Microbial response to rhizodeposition depending on water regimes in paddy soils

Rhizodeposit-carbon (rhizo-C) serves as a primary energy and C source for microorganisms in the rhizosphere. Despite important progress in understanding the fate of rhizo-C in upland soils, little is known about microbial community dynamics associated with rhizo-C in flooded soils, especially depending on water regimes in rice systems. In this study, rice grown under non-flooded, continuously flooded and alternating water regimes was pulse labeled with 13CO2 and the incorporation of rhizo-C into specific microbial groups was determined by 13C in phospholipid fatty acids (PLFAs) at day 2 and 14 after the labeling. A decreased C released from roots under continuously flooded condition was accompanied with lower total 13C incorporation into microorganisms compared to the non-flooded and alternating water regimes treatments. Continuous flooding caused a relative increase of 13C incorporation in Gram positive bacteria (i14:0, i15:0, a15:0, i16:0, i17:0, a17:0). In contrast, Gram negative bacteria (16:1ω7c, 18:1ω7c, cy17:0, cy 19:0) and fungi (18:2ω6, 9c, 18:1ω9c) showed greater rhizo-C incorporation coupled with a higher turnover under non-flooded and alternating water regimes treatments. These observations suggest that microbial groups processing rhizo-C differed among rice systems with varying water regimes.
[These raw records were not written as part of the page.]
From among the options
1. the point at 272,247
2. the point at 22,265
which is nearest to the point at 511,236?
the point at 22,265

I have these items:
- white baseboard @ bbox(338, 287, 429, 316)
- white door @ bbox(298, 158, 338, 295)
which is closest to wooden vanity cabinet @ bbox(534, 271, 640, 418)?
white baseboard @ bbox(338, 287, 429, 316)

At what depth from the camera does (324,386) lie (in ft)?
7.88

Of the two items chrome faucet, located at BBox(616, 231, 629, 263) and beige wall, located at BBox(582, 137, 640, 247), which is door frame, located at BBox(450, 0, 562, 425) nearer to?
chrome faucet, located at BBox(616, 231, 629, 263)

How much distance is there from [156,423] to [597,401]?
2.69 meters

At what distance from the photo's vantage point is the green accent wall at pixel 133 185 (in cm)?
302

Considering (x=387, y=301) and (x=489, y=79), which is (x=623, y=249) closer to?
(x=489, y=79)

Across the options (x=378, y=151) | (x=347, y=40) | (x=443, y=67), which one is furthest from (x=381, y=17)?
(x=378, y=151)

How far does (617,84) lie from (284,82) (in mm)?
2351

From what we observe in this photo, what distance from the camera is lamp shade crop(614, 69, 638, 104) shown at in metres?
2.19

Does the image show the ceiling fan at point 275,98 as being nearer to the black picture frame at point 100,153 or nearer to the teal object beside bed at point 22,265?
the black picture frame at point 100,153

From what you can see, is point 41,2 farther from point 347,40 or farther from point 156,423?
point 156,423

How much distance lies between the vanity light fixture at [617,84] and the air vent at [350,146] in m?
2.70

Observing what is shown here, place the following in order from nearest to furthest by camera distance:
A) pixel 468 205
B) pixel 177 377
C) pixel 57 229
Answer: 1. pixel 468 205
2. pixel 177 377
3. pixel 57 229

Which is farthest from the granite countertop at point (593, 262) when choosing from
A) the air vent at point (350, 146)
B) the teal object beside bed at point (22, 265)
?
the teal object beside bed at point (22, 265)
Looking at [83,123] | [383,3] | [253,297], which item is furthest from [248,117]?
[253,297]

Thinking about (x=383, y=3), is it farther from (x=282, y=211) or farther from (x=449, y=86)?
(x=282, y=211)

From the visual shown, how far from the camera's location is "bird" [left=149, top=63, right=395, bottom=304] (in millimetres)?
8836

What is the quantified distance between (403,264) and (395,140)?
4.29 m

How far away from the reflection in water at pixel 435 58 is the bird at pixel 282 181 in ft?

In contrast to non-flooded and alternating water regimes, there was little to no temporal 13C change in most microbial groups under continuous flooding condition between day 2 and 14 after the labeling, which may demonstrate slower microbial processing turnover. In summary, our findings indicate that belowground C input by rhizodeposition and its biological cycling was significantly influenced by water regimes in rice systems.